In our strategic choice to implement the UN Sustainable Development Goals, it was important to us that they were directly relevant to the company's activities, reflected what we truly believe in and were realistic in achieving change. Three of the selected UN Sustainable Development Goals – Good Health and Well-being of employees, Gender Equality and Sustainable Consumption and Production – have been and will continue to be the fundamental fields of focus in the company's business, and which we wish to develop further. Meanwhile, the use of renewable energy and adaptation to the challenges of climate change, including the continuous monitoring of greenhouse gases, must become part of our daily routine.
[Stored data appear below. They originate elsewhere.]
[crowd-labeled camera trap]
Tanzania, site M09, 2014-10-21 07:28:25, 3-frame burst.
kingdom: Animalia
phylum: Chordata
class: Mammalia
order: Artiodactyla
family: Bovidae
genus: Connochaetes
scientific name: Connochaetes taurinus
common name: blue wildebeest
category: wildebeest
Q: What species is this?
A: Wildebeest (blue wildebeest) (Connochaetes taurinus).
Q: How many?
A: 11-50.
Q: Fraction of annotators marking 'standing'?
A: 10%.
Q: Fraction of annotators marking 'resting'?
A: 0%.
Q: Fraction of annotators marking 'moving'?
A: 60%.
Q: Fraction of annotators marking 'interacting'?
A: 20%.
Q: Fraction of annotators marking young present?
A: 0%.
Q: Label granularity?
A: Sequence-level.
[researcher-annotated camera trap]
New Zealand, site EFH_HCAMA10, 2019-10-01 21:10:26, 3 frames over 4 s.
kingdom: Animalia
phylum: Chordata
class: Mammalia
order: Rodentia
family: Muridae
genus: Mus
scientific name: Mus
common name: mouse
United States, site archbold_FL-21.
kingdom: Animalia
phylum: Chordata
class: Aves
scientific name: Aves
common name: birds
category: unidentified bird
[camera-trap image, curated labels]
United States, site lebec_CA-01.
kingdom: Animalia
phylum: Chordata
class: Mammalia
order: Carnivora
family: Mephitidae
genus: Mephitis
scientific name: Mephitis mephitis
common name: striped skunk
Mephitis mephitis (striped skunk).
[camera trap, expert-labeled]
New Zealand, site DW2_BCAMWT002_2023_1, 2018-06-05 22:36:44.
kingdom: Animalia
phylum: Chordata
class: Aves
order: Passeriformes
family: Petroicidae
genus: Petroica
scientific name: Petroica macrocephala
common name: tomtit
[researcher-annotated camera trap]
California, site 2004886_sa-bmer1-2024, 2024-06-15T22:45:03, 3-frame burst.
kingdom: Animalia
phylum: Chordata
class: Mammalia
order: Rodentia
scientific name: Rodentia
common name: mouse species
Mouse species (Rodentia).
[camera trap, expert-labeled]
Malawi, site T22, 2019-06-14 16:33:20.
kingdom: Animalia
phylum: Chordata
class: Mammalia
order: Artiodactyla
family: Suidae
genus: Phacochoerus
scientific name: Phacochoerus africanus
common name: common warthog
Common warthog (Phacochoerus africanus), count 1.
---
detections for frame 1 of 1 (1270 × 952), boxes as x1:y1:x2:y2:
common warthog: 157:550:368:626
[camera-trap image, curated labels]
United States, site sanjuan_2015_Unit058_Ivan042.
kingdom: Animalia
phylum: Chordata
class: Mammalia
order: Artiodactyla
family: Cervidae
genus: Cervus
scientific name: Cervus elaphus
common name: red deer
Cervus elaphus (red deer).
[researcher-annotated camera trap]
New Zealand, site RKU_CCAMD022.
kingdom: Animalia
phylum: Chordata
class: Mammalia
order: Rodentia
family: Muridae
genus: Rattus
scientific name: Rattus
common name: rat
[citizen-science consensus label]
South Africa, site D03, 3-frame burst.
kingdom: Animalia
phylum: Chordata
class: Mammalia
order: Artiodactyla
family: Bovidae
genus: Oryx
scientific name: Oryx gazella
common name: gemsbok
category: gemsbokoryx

With the integrated implementation of sustainability in the company, we can clearly see that the Green Deal's commitments are not just empty words – they are becoming as commonplace as financial targets for forward-thinking businesses. We are seeing that the sustainability crossroads where we stand are becoming relevant to our customers. Responsible businesses do not need formal sustainability declarations and green communications. Change and dialogue on sustainability is already taking place, with customers and partners making each other aware of their own corporate sustainability procedures, increasingly offering to include sustainability clauses in service contracts and even initiating sustainability audits.

And while we have done a lot, Žalvaris is far from halfway on its sustainability journey. We will strive not only to be a role model for our customers, but also to share best practices with our partners. It is very likely that a business without a sustainability strategy in place will become impossible in the future.